Using Dr. Seaver’s airline data, we are to fit the no-change model as well as three other naive models. Evaluations of the various models utilizing MSE, RMSE, MPE, and MAPE are presented, and the best model is then used for a forecast over a short horizon.
setwd("~/Documents/time_series/Homework_2")
library(forecast)
## Loading required package: zoo
##
## Attaching package: 'zoo'
## The following objects are masked from 'package:base':
##
## as.Date, as.Date.numeric
## Loading required package: timeDate
## This is forecast 6.2
library(ggplot2)
library(ggfortify)
# Reading in data
AIRLINE <- read.csv("airline.csv")
We first begin by creating a dataframe from Dr. Seaver’s data that will allow us to work with the time series conveniently:
# Remove 'trend' from data
AIRLINE$Trend <- NULL
# Remove 'commuters'
AIRLINE$Commuters <- NULL # When ready, remove this and reload the csv
# Remove 'Year'
AIRLINE$Year <- NULL # When ready, remove this and reload the csv
After formatting the dataframe, create time series objects for \(R\) and plot the series.
# Creating a time series object.
commuter_series <- ts(data = AIRLINE, start = 1982, end = 2014, frequency = 1)
# Plots time series for both 'Commuters' and 'Majair'
autoplot(commuter_series, ts.colour = "red")
# Creating a ggplot object for commuters
#commuters_plot <- ggplot(data = air_series, aes(x = Year, y = Commuters))
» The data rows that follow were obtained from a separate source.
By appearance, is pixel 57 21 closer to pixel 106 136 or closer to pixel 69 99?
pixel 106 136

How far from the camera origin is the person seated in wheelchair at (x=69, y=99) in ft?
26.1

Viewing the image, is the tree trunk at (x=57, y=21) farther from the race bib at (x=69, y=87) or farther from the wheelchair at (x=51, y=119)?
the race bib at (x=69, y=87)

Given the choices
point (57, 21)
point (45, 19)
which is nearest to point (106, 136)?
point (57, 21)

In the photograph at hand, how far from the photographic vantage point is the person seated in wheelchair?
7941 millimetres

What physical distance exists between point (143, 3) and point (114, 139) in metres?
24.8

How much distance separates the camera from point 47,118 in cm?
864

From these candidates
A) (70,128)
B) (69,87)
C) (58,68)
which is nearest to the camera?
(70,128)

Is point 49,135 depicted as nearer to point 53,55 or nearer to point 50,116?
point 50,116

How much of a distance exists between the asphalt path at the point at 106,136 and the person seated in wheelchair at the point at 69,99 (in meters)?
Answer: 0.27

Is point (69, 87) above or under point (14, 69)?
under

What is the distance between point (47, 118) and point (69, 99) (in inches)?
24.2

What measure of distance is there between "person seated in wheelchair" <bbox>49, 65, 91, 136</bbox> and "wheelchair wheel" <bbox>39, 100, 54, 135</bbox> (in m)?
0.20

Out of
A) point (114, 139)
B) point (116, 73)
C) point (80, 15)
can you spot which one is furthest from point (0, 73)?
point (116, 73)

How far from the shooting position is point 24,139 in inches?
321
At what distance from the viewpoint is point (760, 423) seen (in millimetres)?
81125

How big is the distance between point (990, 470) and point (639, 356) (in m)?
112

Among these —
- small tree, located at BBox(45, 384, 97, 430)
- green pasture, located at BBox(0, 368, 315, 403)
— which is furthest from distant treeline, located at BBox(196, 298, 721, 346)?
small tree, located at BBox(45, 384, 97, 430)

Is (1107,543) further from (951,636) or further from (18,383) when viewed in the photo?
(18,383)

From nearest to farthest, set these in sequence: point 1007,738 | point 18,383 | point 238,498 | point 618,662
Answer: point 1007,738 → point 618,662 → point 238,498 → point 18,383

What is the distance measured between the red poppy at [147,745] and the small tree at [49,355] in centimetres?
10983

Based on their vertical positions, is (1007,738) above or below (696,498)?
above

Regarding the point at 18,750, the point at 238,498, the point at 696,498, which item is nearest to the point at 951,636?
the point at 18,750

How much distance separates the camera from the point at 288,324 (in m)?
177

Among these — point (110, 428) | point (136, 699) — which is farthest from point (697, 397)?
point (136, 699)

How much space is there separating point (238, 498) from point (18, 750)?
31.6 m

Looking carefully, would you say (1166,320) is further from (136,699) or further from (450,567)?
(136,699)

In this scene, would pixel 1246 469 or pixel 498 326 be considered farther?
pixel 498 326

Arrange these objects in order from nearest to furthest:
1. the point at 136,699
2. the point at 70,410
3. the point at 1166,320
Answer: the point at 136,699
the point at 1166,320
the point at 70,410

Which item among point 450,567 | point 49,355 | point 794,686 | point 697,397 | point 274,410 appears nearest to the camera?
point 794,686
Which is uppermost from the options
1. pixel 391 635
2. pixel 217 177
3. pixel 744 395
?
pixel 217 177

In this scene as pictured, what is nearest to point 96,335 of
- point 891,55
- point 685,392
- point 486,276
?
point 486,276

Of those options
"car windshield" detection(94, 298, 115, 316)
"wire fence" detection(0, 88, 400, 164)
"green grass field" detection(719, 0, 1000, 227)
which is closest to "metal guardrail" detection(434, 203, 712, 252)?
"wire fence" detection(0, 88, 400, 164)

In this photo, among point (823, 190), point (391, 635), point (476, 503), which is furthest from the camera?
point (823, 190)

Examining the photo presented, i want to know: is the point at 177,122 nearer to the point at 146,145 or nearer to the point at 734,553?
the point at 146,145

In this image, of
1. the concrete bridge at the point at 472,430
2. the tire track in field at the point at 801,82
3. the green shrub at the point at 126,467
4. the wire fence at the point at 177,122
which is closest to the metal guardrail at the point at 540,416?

# Creating ggplot object for majair
#majair_plot <- ggplot(data = majair_series, aes(x = Year, y = Majair))
# Plotting
#commuters_plot + geom_line() # need to rescale x
#majair_plot + geom_line()
We will consider four naive models: the No-Change Model, the Percent Change Model, the Proportion of Most Recent Change Model, and one slightly more complex naive model.
The No-Change Model is a random walk model given by
\[{ \hat { y } }_{ t }={ y }_{ t-1 }\]
where our estimate, \({ \hat { y} }\), is equal to the previous observation.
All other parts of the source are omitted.